*Problem requirements*.
Please copy the records from the start up to and including the line with "How many categories", replacing "x axis" with "horizontal axis" and leaving everything else unchanged.

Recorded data
------------------------

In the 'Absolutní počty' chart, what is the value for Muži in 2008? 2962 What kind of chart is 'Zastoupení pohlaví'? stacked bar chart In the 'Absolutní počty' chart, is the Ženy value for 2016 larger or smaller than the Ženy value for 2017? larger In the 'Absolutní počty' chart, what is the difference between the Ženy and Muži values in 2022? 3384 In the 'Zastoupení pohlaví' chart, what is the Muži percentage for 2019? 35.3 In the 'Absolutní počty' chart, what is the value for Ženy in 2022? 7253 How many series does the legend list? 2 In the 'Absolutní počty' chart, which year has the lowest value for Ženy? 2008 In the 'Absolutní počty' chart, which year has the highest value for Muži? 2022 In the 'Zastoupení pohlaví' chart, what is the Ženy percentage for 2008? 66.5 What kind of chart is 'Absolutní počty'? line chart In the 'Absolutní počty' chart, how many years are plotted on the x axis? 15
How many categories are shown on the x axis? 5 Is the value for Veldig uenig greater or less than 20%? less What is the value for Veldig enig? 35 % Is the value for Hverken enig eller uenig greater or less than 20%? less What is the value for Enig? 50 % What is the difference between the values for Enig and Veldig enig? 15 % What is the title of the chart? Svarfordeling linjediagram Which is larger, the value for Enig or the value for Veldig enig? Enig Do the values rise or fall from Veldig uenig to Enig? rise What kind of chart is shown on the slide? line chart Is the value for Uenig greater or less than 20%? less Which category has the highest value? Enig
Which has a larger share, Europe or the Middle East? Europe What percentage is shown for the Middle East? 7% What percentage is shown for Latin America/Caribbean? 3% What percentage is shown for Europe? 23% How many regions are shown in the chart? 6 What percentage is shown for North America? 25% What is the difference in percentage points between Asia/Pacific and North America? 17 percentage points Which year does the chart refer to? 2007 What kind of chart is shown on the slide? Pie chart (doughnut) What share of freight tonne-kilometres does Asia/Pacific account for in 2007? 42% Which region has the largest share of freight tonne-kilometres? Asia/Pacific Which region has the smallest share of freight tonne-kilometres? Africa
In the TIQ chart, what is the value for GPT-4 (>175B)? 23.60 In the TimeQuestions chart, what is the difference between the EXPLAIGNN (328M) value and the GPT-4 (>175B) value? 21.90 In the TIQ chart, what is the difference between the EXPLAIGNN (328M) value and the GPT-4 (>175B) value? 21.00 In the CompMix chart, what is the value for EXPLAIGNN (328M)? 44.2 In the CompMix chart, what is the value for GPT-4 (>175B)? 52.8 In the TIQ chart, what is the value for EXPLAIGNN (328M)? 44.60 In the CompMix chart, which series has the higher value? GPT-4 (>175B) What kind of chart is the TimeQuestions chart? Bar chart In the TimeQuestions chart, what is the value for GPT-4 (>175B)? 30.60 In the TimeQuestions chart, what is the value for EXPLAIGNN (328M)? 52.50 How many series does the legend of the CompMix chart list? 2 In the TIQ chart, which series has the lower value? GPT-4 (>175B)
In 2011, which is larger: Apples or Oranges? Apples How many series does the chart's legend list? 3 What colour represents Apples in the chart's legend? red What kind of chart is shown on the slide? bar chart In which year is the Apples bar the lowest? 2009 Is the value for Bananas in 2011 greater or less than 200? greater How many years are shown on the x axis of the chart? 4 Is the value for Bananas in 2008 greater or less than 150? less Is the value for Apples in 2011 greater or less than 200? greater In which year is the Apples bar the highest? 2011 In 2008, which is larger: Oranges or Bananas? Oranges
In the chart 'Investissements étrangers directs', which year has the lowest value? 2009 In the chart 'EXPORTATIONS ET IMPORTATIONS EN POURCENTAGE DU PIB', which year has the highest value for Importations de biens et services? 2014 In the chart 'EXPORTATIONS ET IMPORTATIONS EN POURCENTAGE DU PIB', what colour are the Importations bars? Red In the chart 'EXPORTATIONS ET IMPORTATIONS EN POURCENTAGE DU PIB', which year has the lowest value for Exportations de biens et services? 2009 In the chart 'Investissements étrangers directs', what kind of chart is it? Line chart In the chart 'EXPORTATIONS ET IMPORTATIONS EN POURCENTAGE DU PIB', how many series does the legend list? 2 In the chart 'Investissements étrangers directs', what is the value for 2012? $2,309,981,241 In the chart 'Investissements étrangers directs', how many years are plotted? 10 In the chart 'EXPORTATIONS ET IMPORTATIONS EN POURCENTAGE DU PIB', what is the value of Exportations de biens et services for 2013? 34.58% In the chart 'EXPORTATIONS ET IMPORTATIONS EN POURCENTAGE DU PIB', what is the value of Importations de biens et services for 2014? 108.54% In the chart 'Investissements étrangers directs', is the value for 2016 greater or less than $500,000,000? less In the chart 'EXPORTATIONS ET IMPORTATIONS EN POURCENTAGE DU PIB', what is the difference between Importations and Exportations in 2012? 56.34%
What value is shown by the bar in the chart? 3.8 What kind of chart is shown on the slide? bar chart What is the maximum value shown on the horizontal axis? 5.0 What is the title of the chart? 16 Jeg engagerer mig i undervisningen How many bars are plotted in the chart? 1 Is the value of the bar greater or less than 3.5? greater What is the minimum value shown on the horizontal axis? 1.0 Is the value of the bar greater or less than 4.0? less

------------------------

*Exercise output*.
In the 'Absolutní počty' chart, what is the value for Muži in 2008? 2962 What kind of chart is 'Zastoupení pohlaví'? stacked bar chart In the 'Absolutní počty' chart, is the Ženy value for 2016 larger or smaller than the Ženy value for 2017? larger In the 'Absolutní počty' chart, what is the difference between the Ženy and Muži values in 2022? 3384 In the 'Zastoupení pohlaví' chart, what is the Muži percentage for 2019? 35.3 In the 'Absolutní počty' chart, what is the value for Ženy in 2022? 7253 How many series does the legend list? 2 In the 'Absolutní počty' chart, which year has the lowest value for Ženy? 2008 In the 'Absolutní počty' chart, which year has the highest value for Muži? 2022 In the 'Zastoupení pohlaví' chart, what is the Ženy percentage for 2008? 66.5 What kind of chart is 'Absolutní počty'? line chart In the 'Absolutní počty' chart, how many years are plotted on the horizontal axis? 15
How many categories are shown on the horizontal axis? 5 Is the value for Veldig uenig greater or less than 20%? less What is the value for Veldig enig? 35 % Is the value for Hverken enig eller uenig greater or less than 20%? less What is the value for Enig? 50 % What is the difference between the values for Enig and Veldig enig? 15 % What is the title of the chart? Svarfordeling linjediagram Which is larger, the value for Enig or the value for Veldig enig? Enig Do the values rise or fall from Veldig uenig to Enig? rise What kind of chart is shown on the slide? line chart Is the value for Uenig greater or less than 20%? less Which category has the highest value? Enig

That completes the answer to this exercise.